Instrucciones de la tarea
Responda estas preguntas según el texto de estudio:
1. ¿Qué tipo de ciencia, según el Dr. Barañao, debe financiar el Estado?
2. ¿Con qué resulta incompatible pensar que solo la utilización inmediata del conocimiento da valor a la investigación?
3. ¿En qué se han originado buena parte de las aplicaciones del conocimiento científico?

Texto de estudio
- - -
En segundo lugar, el Ministerio no ha promovido un debate más sobre qué tipo de ciencia necesita el país. En reiteradas oportunidades, el Dr. Barañao ha señalado que la ciencia financiada por el Estado debe ser “útil”, es decir, inmediatamente transferible al sector productivo. Aunque esto pareciera ser razonable, no expresa necesariamente el modo en que opera la ciencia.

Pensar que sólo la utilización inmediata del conocimiento producido proporcionará valor a la investigación científica constituye una mirada de muy corto plazo que resulta, a simple vista, incompatible con el discurso general de un gobierno que enfatiza, precisamente, en la importancia de sostener visiones de largo plazo. Es importante recordar que buena parte de las aplicaciones del conocimiento científico se han originado en investigaciones básicas que no parecían tener utilidad inmediata.
- - -
Datos proporcionados

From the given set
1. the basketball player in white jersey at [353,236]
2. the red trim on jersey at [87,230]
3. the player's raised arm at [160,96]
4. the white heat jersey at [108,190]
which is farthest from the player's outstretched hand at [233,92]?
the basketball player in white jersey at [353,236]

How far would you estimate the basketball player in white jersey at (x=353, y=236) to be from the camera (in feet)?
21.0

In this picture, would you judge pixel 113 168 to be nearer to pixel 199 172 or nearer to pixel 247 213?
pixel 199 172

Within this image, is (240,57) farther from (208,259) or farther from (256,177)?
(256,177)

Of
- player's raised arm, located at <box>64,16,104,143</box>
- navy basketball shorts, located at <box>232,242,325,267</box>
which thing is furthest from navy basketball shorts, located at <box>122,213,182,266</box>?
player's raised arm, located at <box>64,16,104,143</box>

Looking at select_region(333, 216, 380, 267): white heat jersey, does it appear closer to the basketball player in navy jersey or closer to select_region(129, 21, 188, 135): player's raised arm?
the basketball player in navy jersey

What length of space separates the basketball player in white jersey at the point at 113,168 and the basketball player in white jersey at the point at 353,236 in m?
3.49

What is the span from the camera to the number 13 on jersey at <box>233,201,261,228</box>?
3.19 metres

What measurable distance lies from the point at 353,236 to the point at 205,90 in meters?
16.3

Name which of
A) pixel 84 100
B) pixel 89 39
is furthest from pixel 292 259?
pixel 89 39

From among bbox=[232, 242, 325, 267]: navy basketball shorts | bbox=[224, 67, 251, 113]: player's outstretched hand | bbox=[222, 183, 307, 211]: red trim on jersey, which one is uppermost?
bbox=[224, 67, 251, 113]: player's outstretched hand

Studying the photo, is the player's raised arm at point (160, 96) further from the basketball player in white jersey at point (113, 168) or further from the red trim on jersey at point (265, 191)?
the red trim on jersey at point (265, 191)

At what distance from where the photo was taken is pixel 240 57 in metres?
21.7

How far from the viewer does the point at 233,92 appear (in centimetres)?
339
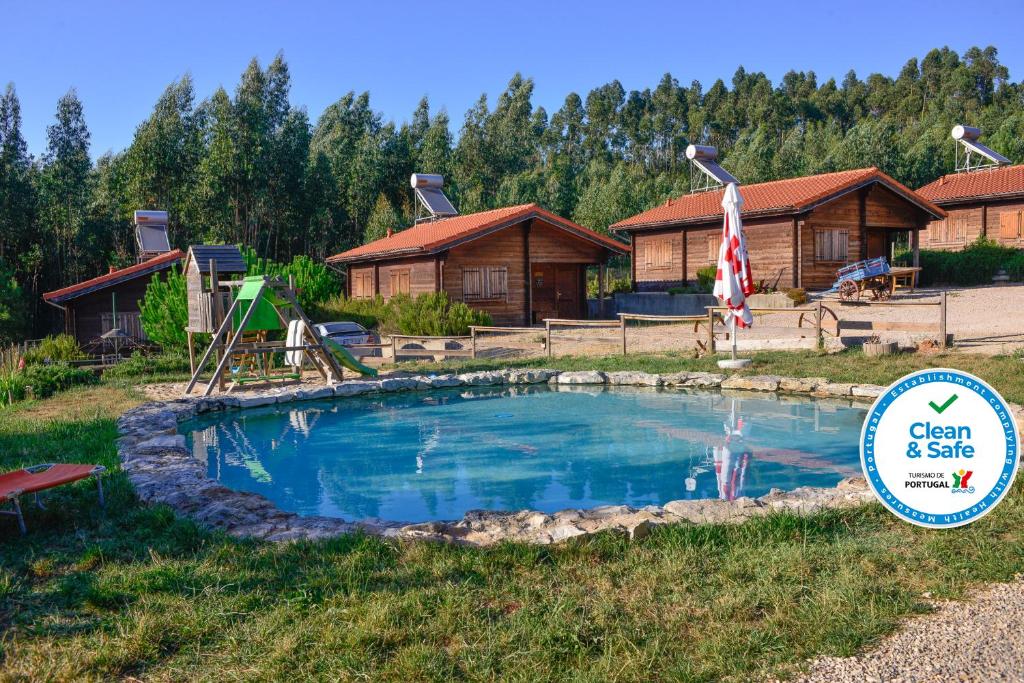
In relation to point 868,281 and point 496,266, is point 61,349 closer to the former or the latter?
point 496,266

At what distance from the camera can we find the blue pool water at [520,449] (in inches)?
302

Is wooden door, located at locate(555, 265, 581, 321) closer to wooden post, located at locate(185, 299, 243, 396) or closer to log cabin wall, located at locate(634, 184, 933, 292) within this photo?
log cabin wall, located at locate(634, 184, 933, 292)

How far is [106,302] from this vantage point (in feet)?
80.0

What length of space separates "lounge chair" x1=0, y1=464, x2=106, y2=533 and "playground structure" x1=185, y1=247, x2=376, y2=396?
627 centimetres

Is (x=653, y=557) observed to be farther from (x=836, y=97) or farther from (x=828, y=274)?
(x=836, y=97)

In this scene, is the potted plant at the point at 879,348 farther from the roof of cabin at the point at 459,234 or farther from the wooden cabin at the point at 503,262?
the wooden cabin at the point at 503,262

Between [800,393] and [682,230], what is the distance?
700 inches

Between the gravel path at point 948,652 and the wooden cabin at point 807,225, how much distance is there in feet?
73.5

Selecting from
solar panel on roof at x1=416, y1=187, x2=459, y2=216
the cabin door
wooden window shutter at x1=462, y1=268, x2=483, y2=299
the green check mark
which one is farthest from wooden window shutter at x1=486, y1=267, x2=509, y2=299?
the green check mark

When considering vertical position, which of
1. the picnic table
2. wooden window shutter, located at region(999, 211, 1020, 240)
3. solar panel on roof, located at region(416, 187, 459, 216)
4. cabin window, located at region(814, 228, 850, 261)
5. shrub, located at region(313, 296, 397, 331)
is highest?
solar panel on roof, located at region(416, 187, 459, 216)

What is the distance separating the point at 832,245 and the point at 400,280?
558 inches

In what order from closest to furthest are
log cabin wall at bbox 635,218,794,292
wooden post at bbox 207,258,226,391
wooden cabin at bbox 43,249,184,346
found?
1. wooden post at bbox 207,258,226,391
2. wooden cabin at bbox 43,249,184,346
3. log cabin wall at bbox 635,218,794,292

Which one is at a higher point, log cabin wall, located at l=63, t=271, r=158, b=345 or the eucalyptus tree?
the eucalyptus tree

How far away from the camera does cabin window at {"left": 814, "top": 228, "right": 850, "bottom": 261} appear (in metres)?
26.1
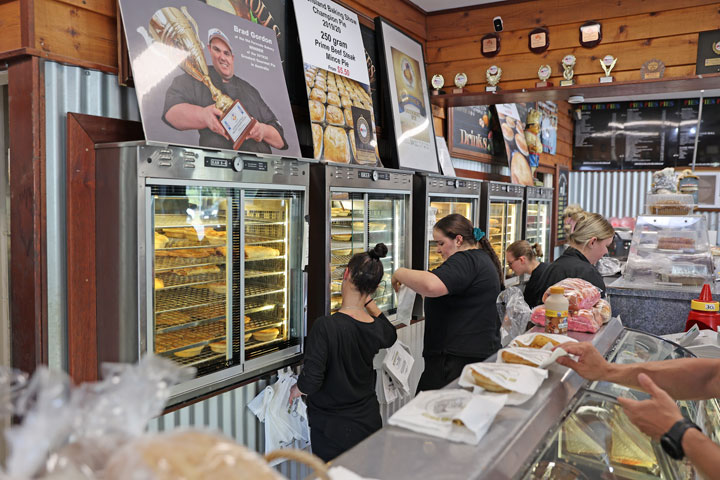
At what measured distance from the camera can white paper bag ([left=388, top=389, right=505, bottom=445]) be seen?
148 centimetres

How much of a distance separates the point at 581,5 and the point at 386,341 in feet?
12.4

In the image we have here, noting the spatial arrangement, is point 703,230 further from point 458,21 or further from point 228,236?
point 228,236

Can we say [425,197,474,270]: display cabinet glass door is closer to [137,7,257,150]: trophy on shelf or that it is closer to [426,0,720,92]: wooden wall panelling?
[426,0,720,92]: wooden wall panelling

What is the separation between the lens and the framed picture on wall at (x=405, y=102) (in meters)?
4.95

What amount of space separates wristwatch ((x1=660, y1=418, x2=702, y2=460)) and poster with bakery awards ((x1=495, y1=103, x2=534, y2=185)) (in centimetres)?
590

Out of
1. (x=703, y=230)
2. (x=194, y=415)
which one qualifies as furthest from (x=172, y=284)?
(x=703, y=230)

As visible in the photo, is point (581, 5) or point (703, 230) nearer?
point (703, 230)

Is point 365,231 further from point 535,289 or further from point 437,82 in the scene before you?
point 437,82

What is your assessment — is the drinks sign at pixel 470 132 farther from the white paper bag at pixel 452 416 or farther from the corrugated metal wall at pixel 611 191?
the white paper bag at pixel 452 416

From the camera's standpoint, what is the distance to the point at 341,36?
445 centimetres

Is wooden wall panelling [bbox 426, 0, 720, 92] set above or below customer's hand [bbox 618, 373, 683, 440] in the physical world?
above

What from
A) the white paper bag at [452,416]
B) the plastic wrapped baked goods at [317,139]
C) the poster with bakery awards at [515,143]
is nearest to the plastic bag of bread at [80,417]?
the white paper bag at [452,416]

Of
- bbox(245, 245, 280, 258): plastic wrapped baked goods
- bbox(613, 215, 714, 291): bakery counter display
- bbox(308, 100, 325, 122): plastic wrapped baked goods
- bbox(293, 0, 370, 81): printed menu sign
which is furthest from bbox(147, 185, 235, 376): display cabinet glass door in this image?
bbox(613, 215, 714, 291): bakery counter display

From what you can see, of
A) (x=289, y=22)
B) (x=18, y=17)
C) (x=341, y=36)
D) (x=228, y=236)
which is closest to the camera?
(x=18, y=17)
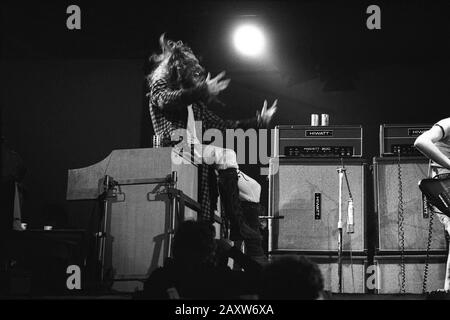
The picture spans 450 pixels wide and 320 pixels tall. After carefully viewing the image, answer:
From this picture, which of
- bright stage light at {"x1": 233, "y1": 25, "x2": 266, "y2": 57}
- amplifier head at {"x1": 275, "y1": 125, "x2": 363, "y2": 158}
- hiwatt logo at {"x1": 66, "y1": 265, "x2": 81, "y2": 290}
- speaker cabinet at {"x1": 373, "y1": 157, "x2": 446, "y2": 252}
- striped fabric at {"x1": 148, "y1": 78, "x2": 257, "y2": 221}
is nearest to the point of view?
hiwatt logo at {"x1": 66, "y1": 265, "x2": 81, "y2": 290}

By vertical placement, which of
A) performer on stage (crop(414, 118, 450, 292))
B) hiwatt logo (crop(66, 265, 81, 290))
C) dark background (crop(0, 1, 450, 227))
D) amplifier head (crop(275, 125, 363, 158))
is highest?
dark background (crop(0, 1, 450, 227))

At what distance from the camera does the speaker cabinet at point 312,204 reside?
18.0 feet

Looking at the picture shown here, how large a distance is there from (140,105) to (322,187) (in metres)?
2.76

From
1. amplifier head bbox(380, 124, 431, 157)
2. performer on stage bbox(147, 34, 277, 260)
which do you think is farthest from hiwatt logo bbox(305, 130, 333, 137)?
performer on stage bbox(147, 34, 277, 260)

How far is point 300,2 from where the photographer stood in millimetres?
6402

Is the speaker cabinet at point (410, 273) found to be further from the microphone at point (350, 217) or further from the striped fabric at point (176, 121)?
the striped fabric at point (176, 121)

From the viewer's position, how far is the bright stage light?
7.05 metres

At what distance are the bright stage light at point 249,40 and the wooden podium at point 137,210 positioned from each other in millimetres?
3177

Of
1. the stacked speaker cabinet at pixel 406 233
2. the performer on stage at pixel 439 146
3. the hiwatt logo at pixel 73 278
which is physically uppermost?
the performer on stage at pixel 439 146

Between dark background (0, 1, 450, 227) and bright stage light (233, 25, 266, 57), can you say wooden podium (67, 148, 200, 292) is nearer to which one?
dark background (0, 1, 450, 227)

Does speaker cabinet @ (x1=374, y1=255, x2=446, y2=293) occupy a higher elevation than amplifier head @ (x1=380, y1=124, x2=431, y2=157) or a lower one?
lower

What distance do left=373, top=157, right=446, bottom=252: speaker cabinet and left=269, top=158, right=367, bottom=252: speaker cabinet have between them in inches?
6.2

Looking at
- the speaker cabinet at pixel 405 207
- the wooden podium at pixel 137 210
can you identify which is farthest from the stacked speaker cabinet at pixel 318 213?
the wooden podium at pixel 137 210

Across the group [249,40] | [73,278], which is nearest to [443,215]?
[73,278]
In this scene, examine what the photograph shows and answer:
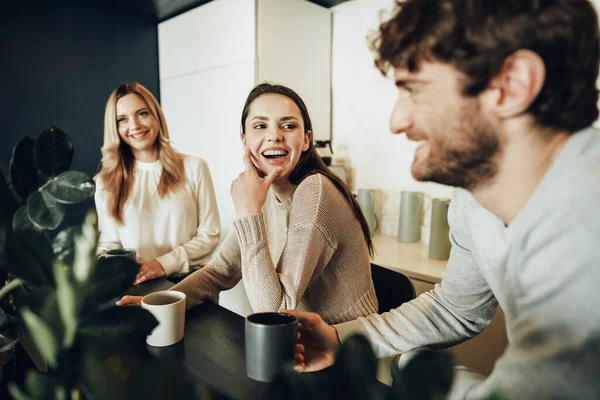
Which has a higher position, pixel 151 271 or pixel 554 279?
pixel 554 279

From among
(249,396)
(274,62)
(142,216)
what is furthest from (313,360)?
(274,62)

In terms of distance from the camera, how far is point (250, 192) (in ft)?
3.89

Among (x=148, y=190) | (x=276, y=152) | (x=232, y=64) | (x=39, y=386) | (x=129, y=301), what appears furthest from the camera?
(x=232, y=64)

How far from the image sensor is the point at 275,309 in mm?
1020

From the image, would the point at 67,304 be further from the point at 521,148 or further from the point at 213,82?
the point at 213,82

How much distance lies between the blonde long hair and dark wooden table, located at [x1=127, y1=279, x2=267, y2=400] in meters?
0.85

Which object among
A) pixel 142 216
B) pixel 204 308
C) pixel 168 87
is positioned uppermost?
pixel 168 87

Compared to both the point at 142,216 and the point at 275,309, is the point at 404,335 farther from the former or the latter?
the point at 142,216

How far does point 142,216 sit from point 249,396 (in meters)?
1.24

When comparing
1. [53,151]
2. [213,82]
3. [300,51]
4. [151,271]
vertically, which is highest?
[300,51]

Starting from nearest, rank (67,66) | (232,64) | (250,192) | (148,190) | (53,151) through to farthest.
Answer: (53,151), (250,192), (148,190), (232,64), (67,66)

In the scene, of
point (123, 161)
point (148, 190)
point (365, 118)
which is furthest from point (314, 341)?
point (365, 118)

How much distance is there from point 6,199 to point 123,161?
1453 millimetres

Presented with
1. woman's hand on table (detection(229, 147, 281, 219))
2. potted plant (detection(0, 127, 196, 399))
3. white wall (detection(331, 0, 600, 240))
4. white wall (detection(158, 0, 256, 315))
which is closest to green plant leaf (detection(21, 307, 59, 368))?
potted plant (detection(0, 127, 196, 399))
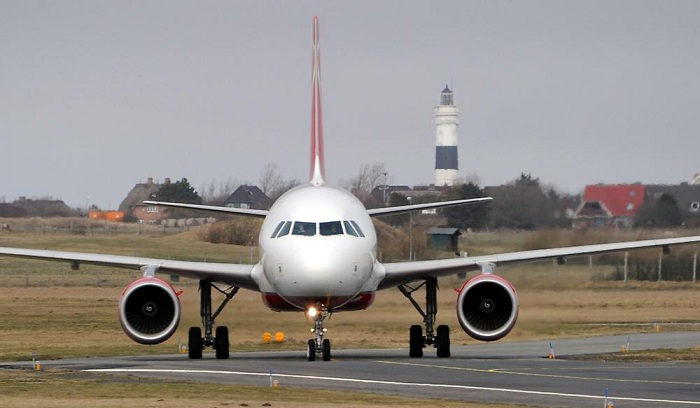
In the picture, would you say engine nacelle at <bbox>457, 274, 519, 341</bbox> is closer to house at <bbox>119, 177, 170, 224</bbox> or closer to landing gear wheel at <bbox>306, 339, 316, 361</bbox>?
landing gear wheel at <bbox>306, 339, 316, 361</bbox>

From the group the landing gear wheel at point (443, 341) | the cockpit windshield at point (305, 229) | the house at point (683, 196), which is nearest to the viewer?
the cockpit windshield at point (305, 229)

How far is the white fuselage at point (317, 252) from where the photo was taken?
32.4m

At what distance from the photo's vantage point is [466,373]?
30969mm

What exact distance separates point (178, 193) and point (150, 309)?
183 feet

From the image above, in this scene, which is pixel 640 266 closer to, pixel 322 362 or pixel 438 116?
pixel 322 362

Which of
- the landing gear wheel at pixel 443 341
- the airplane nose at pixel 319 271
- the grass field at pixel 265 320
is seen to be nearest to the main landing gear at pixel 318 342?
the airplane nose at pixel 319 271

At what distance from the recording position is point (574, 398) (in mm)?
25531

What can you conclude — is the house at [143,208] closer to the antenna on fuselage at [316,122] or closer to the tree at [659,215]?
the tree at [659,215]

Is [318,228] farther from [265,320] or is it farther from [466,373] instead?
[265,320]

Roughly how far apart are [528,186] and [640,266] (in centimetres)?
1151

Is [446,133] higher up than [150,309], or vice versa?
[446,133]

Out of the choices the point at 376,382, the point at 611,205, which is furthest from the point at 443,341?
the point at 611,205

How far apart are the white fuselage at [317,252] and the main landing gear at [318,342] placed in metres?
0.21

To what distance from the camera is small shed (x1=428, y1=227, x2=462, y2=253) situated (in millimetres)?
63156
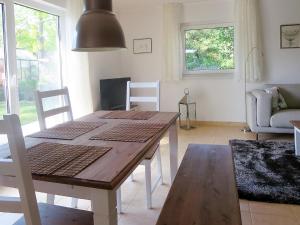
- - -
Respuesta del ejercicio
1. Una ciencia "útil", es decir, inmediatamente transferible al sector productivo.
2. Con el discurso general de un gobierno que enfatiza la importancia de sostener visiones de largo plazo.
3. En investigaciones básicas que no parecían tener utilidad inmediata.